Aos 60 anos de idade, Ricardo Kotscho tem mais de quatro décadas de jornalismo. É considerado um dos maiores repórteres da imprensa brasileira e continua na ativa, indo a todos os cantos do país em busca de uma boa história.

Ganhou fama ao denúnciar, em 1976, as mordomias de superfuncionários federais da ditadura. Faturou três prêmios Esso de jornalismo e foi responsável por várias outras grandes reportagens. Em uma delas conheceu o sindicalista Luiz Inácio Lula da Silva, de quem se tornou amigo. Quando Lula chegou à Presidência da República, ele aceitou ser secretário de imprensa, cargo que ocupou por dois anos. Nesta entrevista à FOLHA, Kotscho fala sobre jornalismo e poder.

O senhor denunciou as mordomias da República, na década de 1970, e depois foi trabalhar no Palácio do Planalto. Encontrou as mordomias?
Eu não tive mordomia nenhuma. A situação do País atualmente é muito diferente de quando eu fiz aquela matéria. Era a época da ditadura. Foi a primeira matéria de denúncia que a grande imprensa publicou ainda no regime militar, depois que tiraram a censura dos jornais, em 1976. Eu imaginava, como todo jovem repórter, que denunciando aquilo fosse acabar com todos os abusos e privilégios, mas isso não aconteceu. Pelo contrário, quem ainda não tinha mordomia quis ter também. Depois veio a democracia e a imprensa não parou mais de denunciar essas coisas.

A cobertura da imprensa em relação aos políticos, na sua opinião, melhorou ou piorou nestes 44 anos em que o senhor é jornalista?
A imprensa brasileira tem 200 anos e é muito difícil generalizar, pois as coisas mudam de uma hora para outra e de um veículo para outro. Eu nunca gostei do poder. Nem de cobrir, nem de trabalhar com ele. Eu não gosto da futrica, das conversas de bastidores que existem na política. Eu acabei parando lá (na secretaria de imprensa do Governo Federal) porque sou amigo do Lula de longa data. Mas não é meu mundo. Eu nem leio muito sobre isso, pois não me interesso.

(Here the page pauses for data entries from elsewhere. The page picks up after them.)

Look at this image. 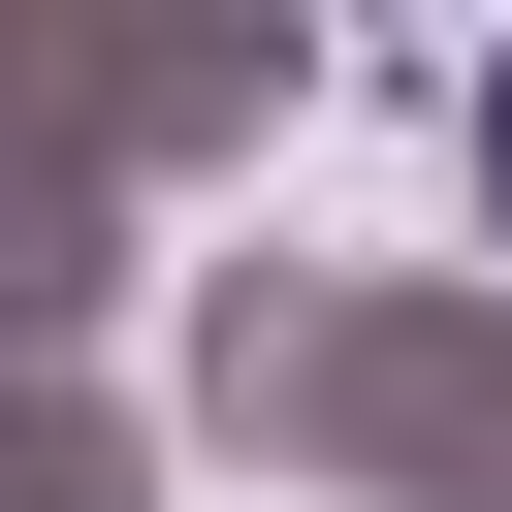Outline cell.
<instances>
[{
	"mask_svg": "<svg viewBox=\"0 0 512 512\" xmlns=\"http://www.w3.org/2000/svg\"><path fill=\"white\" fill-rule=\"evenodd\" d=\"M480 192H512V96H480Z\"/></svg>",
	"mask_w": 512,
	"mask_h": 512,
	"instance_id": "obj_1",
	"label": "cell"
}]
</instances>
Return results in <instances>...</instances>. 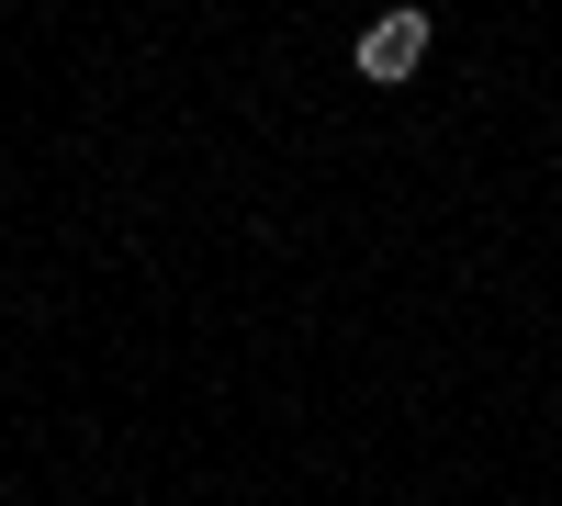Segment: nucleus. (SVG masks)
I'll return each instance as SVG.
<instances>
[{
    "label": "nucleus",
    "mask_w": 562,
    "mask_h": 506,
    "mask_svg": "<svg viewBox=\"0 0 562 506\" xmlns=\"http://www.w3.org/2000/svg\"><path fill=\"white\" fill-rule=\"evenodd\" d=\"M428 68V12H383L360 34V79H416Z\"/></svg>",
    "instance_id": "nucleus-1"
}]
</instances>
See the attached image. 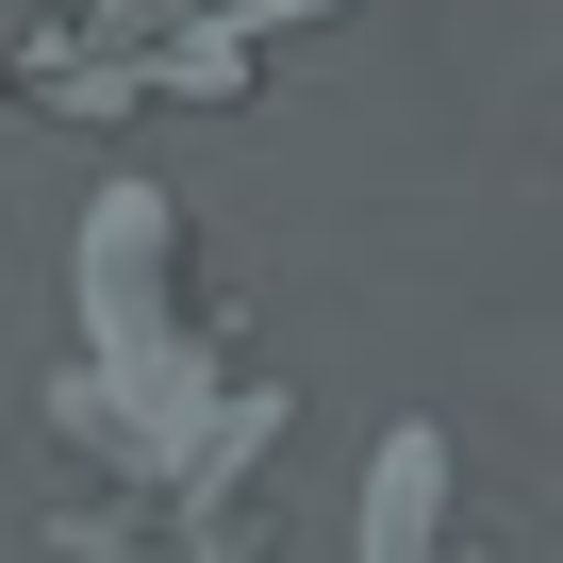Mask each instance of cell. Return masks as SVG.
Returning <instances> with one entry per match:
<instances>
[{
  "label": "cell",
  "mask_w": 563,
  "mask_h": 563,
  "mask_svg": "<svg viewBox=\"0 0 563 563\" xmlns=\"http://www.w3.org/2000/svg\"><path fill=\"white\" fill-rule=\"evenodd\" d=\"M34 431L84 464V497L51 514V563H249V497H265V448L299 431V382L249 365V299L166 183L84 199Z\"/></svg>",
  "instance_id": "1"
},
{
  "label": "cell",
  "mask_w": 563,
  "mask_h": 563,
  "mask_svg": "<svg viewBox=\"0 0 563 563\" xmlns=\"http://www.w3.org/2000/svg\"><path fill=\"white\" fill-rule=\"evenodd\" d=\"M349 18V0H67L51 34L0 51V84L51 117H133V100H249L282 34Z\"/></svg>",
  "instance_id": "2"
},
{
  "label": "cell",
  "mask_w": 563,
  "mask_h": 563,
  "mask_svg": "<svg viewBox=\"0 0 563 563\" xmlns=\"http://www.w3.org/2000/svg\"><path fill=\"white\" fill-rule=\"evenodd\" d=\"M349 563H497V547H481V497H464V448H448L431 415H415V431H382Z\"/></svg>",
  "instance_id": "3"
}]
</instances>
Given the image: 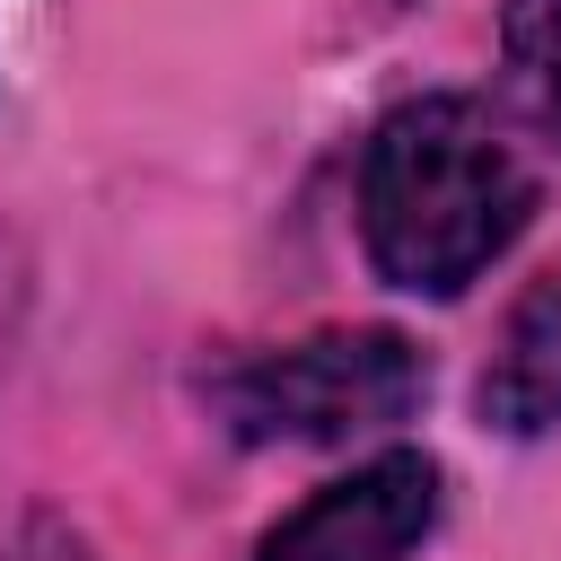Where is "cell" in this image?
Returning a JSON list of instances; mask_svg holds the SVG:
<instances>
[{"mask_svg":"<svg viewBox=\"0 0 561 561\" xmlns=\"http://www.w3.org/2000/svg\"><path fill=\"white\" fill-rule=\"evenodd\" d=\"M202 394L219 430L245 447H342L359 430L403 421L430 394V359L394 324H351V333H307L289 351L228 359Z\"/></svg>","mask_w":561,"mask_h":561,"instance_id":"7a4b0ae2","label":"cell"},{"mask_svg":"<svg viewBox=\"0 0 561 561\" xmlns=\"http://www.w3.org/2000/svg\"><path fill=\"white\" fill-rule=\"evenodd\" d=\"M0 561H96V552H88V535H70L61 517H26Z\"/></svg>","mask_w":561,"mask_h":561,"instance_id":"8992f818","label":"cell"},{"mask_svg":"<svg viewBox=\"0 0 561 561\" xmlns=\"http://www.w3.org/2000/svg\"><path fill=\"white\" fill-rule=\"evenodd\" d=\"M535 219V167L473 96H412L359 149V237L394 289L456 298Z\"/></svg>","mask_w":561,"mask_h":561,"instance_id":"6da1fadb","label":"cell"},{"mask_svg":"<svg viewBox=\"0 0 561 561\" xmlns=\"http://www.w3.org/2000/svg\"><path fill=\"white\" fill-rule=\"evenodd\" d=\"M473 403H482V421H491L500 438H543V430H561V272H543V280L508 307L500 351H491Z\"/></svg>","mask_w":561,"mask_h":561,"instance_id":"277c9868","label":"cell"},{"mask_svg":"<svg viewBox=\"0 0 561 561\" xmlns=\"http://www.w3.org/2000/svg\"><path fill=\"white\" fill-rule=\"evenodd\" d=\"M500 61H508L517 114L543 140H561V0H508L500 9Z\"/></svg>","mask_w":561,"mask_h":561,"instance_id":"5b68a950","label":"cell"},{"mask_svg":"<svg viewBox=\"0 0 561 561\" xmlns=\"http://www.w3.org/2000/svg\"><path fill=\"white\" fill-rule=\"evenodd\" d=\"M438 526V456L421 447H386L368 465H351L342 482L307 491L263 543L254 561H412Z\"/></svg>","mask_w":561,"mask_h":561,"instance_id":"3957f363","label":"cell"}]
</instances>
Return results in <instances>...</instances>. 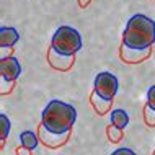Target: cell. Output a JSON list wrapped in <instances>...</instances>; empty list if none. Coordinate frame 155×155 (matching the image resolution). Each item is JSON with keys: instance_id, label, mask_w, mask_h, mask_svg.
Masks as SVG:
<instances>
[{"instance_id": "6da1fadb", "label": "cell", "mask_w": 155, "mask_h": 155, "mask_svg": "<svg viewBox=\"0 0 155 155\" xmlns=\"http://www.w3.org/2000/svg\"><path fill=\"white\" fill-rule=\"evenodd\" d=\"M155 43V21L137 13L129 18L123 33V44L131 49H150Z\"/></svg>"}, {"instance_id": "7a4b0ae2", "label": "cell", "mask_w": 155, "mask_h": 155, "mask_svg": "<svg viewBox=\"0 0 155 155\" xmlns=\"http://www.w3.org/2000/svg\"><path fill=\"white\" fill-rule=\"evenodd\" d=\"M75 121H77V110L72 104L61 100H51L41 114V124L48 131L56 134L72 131Z\"/></svg>"}, {"instance_id": "3957f363", "label": "cell", "mask_w": 155, "mask_h": 155, "mask_svg": "<svg viewBox=\"0 0 155 155\" xmlns=\"http://www.w3.org/2000/svg\"><path fill=\"white\" fill-rule=\"evenodd\" d=\"M51 48L64 56H75L82 49V36L70 26H61L51 38Z\"/></svg>"}, {"instance_id": "277c9868", "label": "cell", "mask_w": 155, "mask_h": 155, "mask_svg": "<svg viewBox=\"0 0 155 155\" xmlns=\"http://www.w3.org/2000/svg\"><path fill=\"white\" fill-rule=\"evenodd\" d=\"M118 90H119V82L116 78V75H113L111 72H100L95 77L93 91L96 95H100L101 98L113 101Z\"/></svg>"}, {"instance_id": "5b68a950", "label": "cell", "mask_w": 155, "mask_h": 155, "mask_svg": "<svg viewBox=\"0 0 155 155\" xmlns=\"http://www.w3.org/2000/svg\"><path fill=\"white\" fill-rule=\"evenodd\" d=\"M38 137H39V142H43L46 147L49 149H59L62 145L69 140L70 137V131L69 132H64V134H56V132H51L44 127L43 124H39L38 127Z\"/></svg>"}, {"instance_id": "8992f818", "label": "cell", "mask_w": 155, "mask_h": 155, "mask_svg": "<svg viewBox=\"0 0 155 155\" xmlns=\"http://www.w3.org/2000/svg\"><path fill=\"white\" fill-rule=\"evenodd\" d=\"M75 62V56H64V54H59L57 51L49 46V51H48V64L56 70H61V72H67L74 67Z\"/></svg>"}, {"instance_id": "52a82bcc", "label": "cell", "mask_w": 155, "mask_h": 155, "mask_svg": "<svg viewBox=\"0 0 155 155\" xmlns=\"http://www.w3.org/2000/svg\"><path fill=\"white\" fill-rule=\"evenodd\" d=\"M21 74V64L15 59V57H5L0 59V75L2 78H5L8 82H15L16 77H20Z\"/></svg>"}, {"instance_id": "ba28073f", "label": "cell", "mask_w": 155, "mask_h": 155, "mask_svg": "<svg viewBox=\"0 0 155 155\" xmlns=\"http://www.w3.org/2000/svg\"><path fill=\"white\" fill-rule=\"evenodd\" d=\"M150 54H152L150 49H131V48H127V46L121 44L119 57L126 62V64H139V62L147 59Z\"/></svg>"}, {"instance_id": "9c48e42d", "label": "cell", "mask_w": 155, "mask_h": 155, "mask_svg": "<svg viewBox=\"0 0 155 155\" xmlns=\"http://www.w3.org/2000/svg\"><path fill=\"white\" fill-rule=\"evenodd\" d=\"M20 35L15 28L12 26H2L0 28V46L2 48H13L18 43Z\"/></svg>"}, {"instance_id": "30bf717a", "label": "cell", "mask_w": 155, "mask_h": 155, "mask_svg": "<svg viewBox=\"0 0 155 155\" xmlns=\"http://www.w3.org/2000/svg\"><path fill=\"white\" fill-rule=\"evenodd\" d=\"M90 103H91V106L95 108V111L98 113L100 116L106 114V113L111 110V106H113V101H108V100L101 98V96L96 95L95 91H93V93H91V96H90Z\"/></svg>"}, {"instance_id": "8fae6325", "label": "cell", "mask_w": 155, "mask_h": 155, "mask_svg": "<svg viewBox=\"0 0 155 155\" xmlns=\"http://www.w3.org/2000/svg\"><path fill=\"white\" fill-rule=\"evenodd\" d=\"M20 144H21V147L28 150H35L36 145L39 144V137L33 131H23L20 134Z\"/></svg>"}, {"instance_id": "7c38bea8", "label": "cell", "mask_w": 155, "mask_h": 155, "mask_svg": "<svg viewBox=\"0 0 155 155\" xmlns=\"http://www.w3.org/2000/svg\"><path fill=\"white\" fill-rule=\"evenodd\" d=\"M110 119H111V124L119 129H124L129 124V114L124 110H113L110 114Z\"/></svg>"}, {"instance_id": "4fadbf2b", "label": "cell", "mask_w": 155, "mask_h": 155, "mask_svg": "<svg viewBox=\"0 0 155 155\" xmlns=\"http://www.w3.org/2000/svg\"><path fill=\"white\" fill-rule=\"evenodd\" d=\"M8 134H10V121H8V116L5 113H2L0 114V139H2V145L7 140Z\"/></svg>"}, {"instance_id": "5bb4252c", "label": "cell", "mask_w": 155, "mask_h": 155, "mask_svg": "<svg viewBox=\"0 0 155 155\" xmlns=\"http://www.w3.org/2000/svg\"><path fill=\"white\" fill-rule=\"evenodd\" d=\"M106 134H108V139H110L113 144H116V142H119L121 139H123V129L119 127H114L113 124L108 126L106 129Z\"/></svg>"}, {"instance_id": "9a60e30c", "label": "cell", "mask_w": 155, "mask_h": 155, "mask_svg": "<svg viewBox=\"0 0 155 155\" xmlns=\"http://www.w3.org/2000/svg\"><path fill=\"white\" fill-rule=\"evenodd\" d=\"M144 121L150 127H155V110H152L149 104H145L144 108Z\"/></svg>"}, {"instance_id": "2e32d148", "label": "cell", "mask_w": 155, "mask_h": 155, "mask_svg": "<svg viewBox=\"0 0 155 155\" xmlns=\"http://www.w3.org/2000/svg\"><path fill=\"white\" fill-rule=\"evenodd\" d=\"M147 104L152 110H155V85H152L147 91Z\"/></svg>"}, {"instance_id": "e0dca14e", "label": "cell", "mask_w": 155, "mask_h": 155, "mask_svg": "<svg viewBox=\"0 0 155 155\" xmlns=\"http://www.w3.org/2000/svg\"><path fill=\"white\" fill-rule=\"evenodd\" d=\"M13 85H15V82H8L5 78H2V95L10 93L12 88H13Z\"/></svg>"}, {"instance_id": "ac0fdd59", "label": "cell", "mask_w": 155, "mask_h": 155, "mask_svg": "<svg viewBox=\"0 0 155 155\" xmlns=\"http://www.w3.org/2000/svg\"><path fill=\"white\" fill-rule=\"evenodd\" d=\"M111 155H137L136 152H134L132 149H127V147H123V149H118V150H114Z\"/></svg>"}, {"instance_id": "d6986e66", "label": "cell", "mask_w": 155, "mask_h": 155, "mask_svg": "<svg viewBox=\"0 0 155 155\" xmlns=\"http://www.w3.org/2000/svg\"><path fill=\"white\" fill-rule=\"evenodd\" d=\"M16 155H33V150H28V149H25L20 145V147L16 149Z\"/></svg>"}, {"instance_id": "ffe728a7", "label": "cell", "mask_w": 155, "mask_h": 155, "mask_svg": "<svg viewBox=\"0 0 155 155\" xmlns=\"http://www.w3.org/2000/svg\"><path fill=\"white\" fill-rule=\"evenodd\" d=\"M78 3H80V7H87L90 3V0H78Z\"/></svg>"}, {"instance_id": "44dd1931", "label": "cell", "mask_w": 155, "mask_h": 155, "mask_svg": "<svg viewBox=\"0 0 155 155\" xmlns=\"http://www.w3.org/2000/svg\"><path fill=\"white\" fill-rule=\"evenodd\" d=\"M152 155H155V152H153V153H152Z\"/></svg>"}]
</instances>
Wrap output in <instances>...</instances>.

O senhor teve alguma decepção grande com o poder?
Não. No tempo em que fiquei lá, consegui ter uma noção de limites. Quando uma pessoa está na imprensa ou na oposição, fica questionando por quais motivos os governantes não fazem isso ou aquilo. Mas quando você está lá dentro, vê os limites que existem. Eu fui para lá para ficar um ano, para organizar, montar equipe, informatizar. Eu não queria ficar muito tempo em Brasília. Porém, em um ano não deu para eu fazer quase nada do que queria. O Lula pediu, eu acabei ficando mais um ano, pois é tudo demorado, tem a licitação, tudo é muito difícil. O ex-presidente José Sarney disse ao Lula, no dia da posse, que ele devia estar preparado, pois de cada 10 ordens que desse, uma seria cumprida lá na ponta. Eu posso falar do pequeno mundo da assessoria de imprensa, imagine no Governo Federal como um todo.

O senhor era secretário de imprensa do presidente na época do mensalão. Afinal, o Lula sabia ou não que aquilo estava acontecendo?
Eu tenho certeza que não, pois eu trabalhava junto com ele. Ficávamos, praticamente, o dia todo juntos. Nunca nenhum repórter me perguntou sobre isso. Eu fiquei em 2003 e 2004 na secretaria de imprensa e o mensalão estourou um pouco depois de eu sair. Acho que essa história até hoje está mal contada.

O senhor ganhou um Prêmio Esso cobrindo a geada negra de 1975 no Norte do Paraná. O que o senhor lembra daquela experiência?
Nós tínhamos um correspondente em Maringá. Ele avisou o chefe de reportagem que havia a previsão de geada forte para o Paraná, como tinha todo ano. O chefe me chamou e pediu para que eu fosse até o Paraná. Peguei um carro, um fotógrafo e fui. Quando estávamos chegando, de manhã, vi os cafezais pretos. Foi uma das cenas mais fortes que eu vi em toda a minha vida. Diante do fato, o jornal mandou uma equipe de quatro repórteres e fizemos uma grande reportagem.

Onde o senhor arruma motivação para continuar a ser repórter?
Na vida, se a gente tiver a sorte de fazer o que gosta, é a melhor coisa que tem. Uma vez perguntei ao Adib Jatene (cirurgião cardíaco e ex-ministro da Saúde) se ele não tinha medo de morrer do coração por trabalhar muito. Ele respondeu que o que mata não é o trabalho, é a raiva, que acontece quando você é obrigado a fazer o que não gosta e não pode fazer o que gosta. Eu tive a chance de fazer o que eu gosto.